**GOAL**
Copy the items word for word, from the beginning of the records through the line containing "crack in asphalt [768, 520, 848, 664]", with that line included.

START SOURCE DATA

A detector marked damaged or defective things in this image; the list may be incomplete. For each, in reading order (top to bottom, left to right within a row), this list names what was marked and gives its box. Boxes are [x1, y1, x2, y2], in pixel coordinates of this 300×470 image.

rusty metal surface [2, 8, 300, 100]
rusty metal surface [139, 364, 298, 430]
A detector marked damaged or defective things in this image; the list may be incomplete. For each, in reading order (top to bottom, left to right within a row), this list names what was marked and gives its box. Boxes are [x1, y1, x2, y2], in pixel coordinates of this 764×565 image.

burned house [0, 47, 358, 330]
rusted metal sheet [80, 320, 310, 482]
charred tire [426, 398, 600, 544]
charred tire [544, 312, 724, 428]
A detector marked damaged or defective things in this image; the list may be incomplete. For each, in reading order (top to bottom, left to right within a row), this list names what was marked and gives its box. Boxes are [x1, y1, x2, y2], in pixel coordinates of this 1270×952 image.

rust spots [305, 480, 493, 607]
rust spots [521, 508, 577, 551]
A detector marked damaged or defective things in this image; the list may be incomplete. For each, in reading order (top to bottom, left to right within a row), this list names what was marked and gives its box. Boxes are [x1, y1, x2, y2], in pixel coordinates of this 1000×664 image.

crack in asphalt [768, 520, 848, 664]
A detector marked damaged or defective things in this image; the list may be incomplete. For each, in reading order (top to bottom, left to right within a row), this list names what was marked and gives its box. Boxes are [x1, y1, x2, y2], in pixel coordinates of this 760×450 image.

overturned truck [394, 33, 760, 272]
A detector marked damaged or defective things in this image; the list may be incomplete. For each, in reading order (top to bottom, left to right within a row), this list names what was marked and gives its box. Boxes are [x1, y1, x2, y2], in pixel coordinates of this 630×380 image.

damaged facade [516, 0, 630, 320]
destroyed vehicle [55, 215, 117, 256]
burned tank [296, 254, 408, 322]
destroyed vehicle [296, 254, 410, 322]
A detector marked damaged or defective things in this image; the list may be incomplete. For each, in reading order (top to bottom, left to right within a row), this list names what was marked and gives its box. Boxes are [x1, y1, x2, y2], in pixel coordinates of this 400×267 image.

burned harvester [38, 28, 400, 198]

END SOURCE DATA

**FULL OUTPUT**
A detector marked damaged or defective things in this image; the list may be incomplete. For each, in reading order (top to bottom, left to right within a row), this list names what was marked and gives its box. Boxes are [x1, y1, x2, y2], in pixel coordinates of this 300×470 image.

rusty metal surface [2, 8, 300, 100]
rusty metal surface [139, 364, 298, 430]
A detector marked damaged or defective things in this image; the list may be incomplete. For each, in reading order (top to bottom, left to right within a row), this list names what was marked and gives its box. Boxes are [x1, y1, x2, y2], in pixel coordinates of this 764×565 image.

burned house [0, 47, 358, 330]
rusted metal sheet [80, 320, 310, 482]
charred tire [426, 398, 600, 544]
charred tire [544, 312, 724, 428]
A detector marked damaged or defective things in this image; the list may be incomplete. For each, in reading order (top to bottom, left to right within a row), this list names what was marked and gives its box. Boxes are [x1, y1, x2, y2], in pixel coordinates of this 1270×952 image.

rust spots [305, 480, 493, 607]
rust spots [521, 508, 577, 551]
A detector marked damaged or defective things in this image; the list may be incomplete. For each, in reading order (top to bottom, left to right within a row), this list names what was marked and gives its box. Boxes are [x1, y1, x2, y2], in pixel coordinates of this 1000×664 image.

crack in asphalt [768, 520, 848, 664]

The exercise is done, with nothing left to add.